[Instrucción escrita 1]
Indica si cada afirmación concuerda con el texto sobre Libia y cita de forma literal las palabras del texto que lo deciden. (a) Khadafy gobernó entre 1969 y 2011. (b) Al terminar la guerra, la OTAN desplegó fuerzas para el mantenimiento de la paz. (c) El bando con base en Trípoli cuenta con el reconocimiento de la ONU.
[Instrucción escrita 2]
Continúa el texto sobre Libia a partir de su última oración.

[Texto de referencia]

En parte, la atribulada realidad de Libia se debe al errático gobierno de uno de los líderes más excéntricos de la historia contemporánea mundial, el coronel Muammar Khadafy, en el poder entre 1969 y 2011. Durante estas más de cuatro décadas, Khadafy se inmiscuyó en incontables conflictos financiando todo tipo de milicias, desde el IRA en Irlanda al NPFL en Liberia, pero fue incapaz de dotar a su país de instituciones sólidas. El coronel quería concentrar todo el poder en sus manos y de sus familiares, y temía que cualquier institución estatal pudiera convertirse en un polo de oposición.
Cuando en 2011 la llamada “Primavera Árabe” llamó a las puertas de sus vecinos, Túnez y Egipto, los libios creyeron que también era su turno de librarse de su veterano dictador. A diferencia del tunecino Ben Ali o el egipcio Hosni Mubarak, Khadafy se negó a dimitir tras 42 años en el poder y preparó un baño de sangre.
Ante la falta de partidos políticos opositores, todos ellos severamente reprimidos, la revuelta libia adoptó una naturaleza descentralizada y caótica. La única identidad alternativa a la estatal era la solidaridad tribal o regional, y sobre esta base se organizaron decenas de milicias, apoyadas y armadas por la OTAN, para luchar en la guerra civil que desencadenó la represión oficialista.
El conflicto duró apenas medio año y se saldó con la victoria de los rebeldes y el vengativo -y humillante- asesinato de Khadafy.
El papel de la OTAN fue clave para la suerte de la guerra, pero cuando las armas callaron, ni la Alianza Atlántica, ni la ONU se involucraron realmente en la transición libia. No hubo despliegue de fuerzas para el mantenimiento de la paz y el necesario desarme de las milicias. Desde entonces, el país se encuentra dividido en múltiples reinos de taifas, y cada uno de sus líderes teme que se forme un poder central fuerte que sea dominado por sus adversarios.
Por lo tanto, no es de extrañar que los esfuerzos por crear unas instituciones nacionales efectivas, como un Ejército o un Ejecutivo, hayan sido en vano. Desde 2015, se han ido conformando dos grandes alianzas regionales, con Ejecutivos paralelos, que luchan por el poder, algunas veces desde los despachos, otras en el campo de batalla. Un bando, con su base en la capital –Trípoli- está liderado por el primer ministro Abdulhamid Dbeiba y es el poder legítimo reconocido por la ONU. El otro, que controla la zona este, se halla bajo la tutela del general Jalifa Hafter, un ambicioso militar con un talante autoritario.

[Material proporcionado]
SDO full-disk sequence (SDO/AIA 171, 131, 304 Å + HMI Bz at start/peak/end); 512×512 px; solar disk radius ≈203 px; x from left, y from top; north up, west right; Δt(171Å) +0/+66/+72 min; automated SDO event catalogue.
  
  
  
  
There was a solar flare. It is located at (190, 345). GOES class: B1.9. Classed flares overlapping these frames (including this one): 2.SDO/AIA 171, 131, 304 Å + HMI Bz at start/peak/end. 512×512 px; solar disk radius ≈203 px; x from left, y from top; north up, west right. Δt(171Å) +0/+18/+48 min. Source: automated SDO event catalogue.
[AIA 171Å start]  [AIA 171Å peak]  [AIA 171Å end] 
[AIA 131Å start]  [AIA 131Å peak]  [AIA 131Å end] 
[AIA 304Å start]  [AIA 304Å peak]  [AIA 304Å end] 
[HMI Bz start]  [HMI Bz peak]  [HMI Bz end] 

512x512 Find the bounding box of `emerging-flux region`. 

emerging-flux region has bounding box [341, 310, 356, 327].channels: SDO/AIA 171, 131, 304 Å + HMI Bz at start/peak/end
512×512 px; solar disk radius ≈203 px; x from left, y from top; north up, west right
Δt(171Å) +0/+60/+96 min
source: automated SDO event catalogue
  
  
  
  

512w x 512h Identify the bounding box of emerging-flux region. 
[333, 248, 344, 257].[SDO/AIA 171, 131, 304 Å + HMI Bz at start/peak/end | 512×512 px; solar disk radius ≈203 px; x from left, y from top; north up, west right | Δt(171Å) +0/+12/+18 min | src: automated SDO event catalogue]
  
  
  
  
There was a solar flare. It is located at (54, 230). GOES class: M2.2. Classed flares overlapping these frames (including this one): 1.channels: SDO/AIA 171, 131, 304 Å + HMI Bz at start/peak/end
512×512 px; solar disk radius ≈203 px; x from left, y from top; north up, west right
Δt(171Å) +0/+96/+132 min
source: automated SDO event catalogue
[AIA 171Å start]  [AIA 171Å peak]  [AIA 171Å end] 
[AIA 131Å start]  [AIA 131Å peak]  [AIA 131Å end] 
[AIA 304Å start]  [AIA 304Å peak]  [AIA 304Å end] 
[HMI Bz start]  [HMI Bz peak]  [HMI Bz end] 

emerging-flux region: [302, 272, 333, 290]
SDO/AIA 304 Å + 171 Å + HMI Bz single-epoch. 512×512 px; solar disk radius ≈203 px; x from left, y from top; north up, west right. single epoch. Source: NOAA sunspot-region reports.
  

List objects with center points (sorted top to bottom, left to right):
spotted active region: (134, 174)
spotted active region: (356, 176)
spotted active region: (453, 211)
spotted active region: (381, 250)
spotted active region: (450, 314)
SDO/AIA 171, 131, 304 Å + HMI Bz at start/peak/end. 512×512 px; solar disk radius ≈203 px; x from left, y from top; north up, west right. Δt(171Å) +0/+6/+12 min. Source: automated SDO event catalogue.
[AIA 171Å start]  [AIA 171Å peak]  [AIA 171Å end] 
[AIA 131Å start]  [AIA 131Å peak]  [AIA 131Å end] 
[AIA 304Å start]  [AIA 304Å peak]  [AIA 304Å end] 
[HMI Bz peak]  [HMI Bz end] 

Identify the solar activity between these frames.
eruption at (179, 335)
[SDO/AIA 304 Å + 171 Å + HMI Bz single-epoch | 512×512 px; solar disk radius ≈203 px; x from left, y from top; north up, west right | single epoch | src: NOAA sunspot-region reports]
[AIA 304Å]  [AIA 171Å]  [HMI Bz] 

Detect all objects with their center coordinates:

[Resultado 1]
(a) Sí: «en el poder entre 1969 y 2011».
(b) No: «No hubo despliegue de fuerzas para el mantenimiento de la paz y el necesario desarme de las milicias».
(c) Sí: «es el poder legítimo reconocido por la ONU».

[Resultado 2]
Ambos bandos cuentan con patrones entre las potencias regionales, a menudo enfrentadas entre ellas, lo que todavía dificulta más una solución. Por ejemplo, Turquía e Italia son los grandes valedores y sostenes del gobierno de Trípoli, mientras que Emiratos Árabes Unidos y Rusia son los principales aliados de Hafter. Durante más de una década, el país se ha sumido en un ciclo interminable de estallidos de violencia, seguidos por periodos de tregua y relativa paz.
La necesidad de celebrar elecciones para superar la aguda crisis política que padece Libia se ha convertido en una especie de mantra entre su clase política, si bien, en el fondo, nadie parece estar interesado en que se lleven a cabo. Al menos, no bajo unas condiciones que no garanticen la propia victoria.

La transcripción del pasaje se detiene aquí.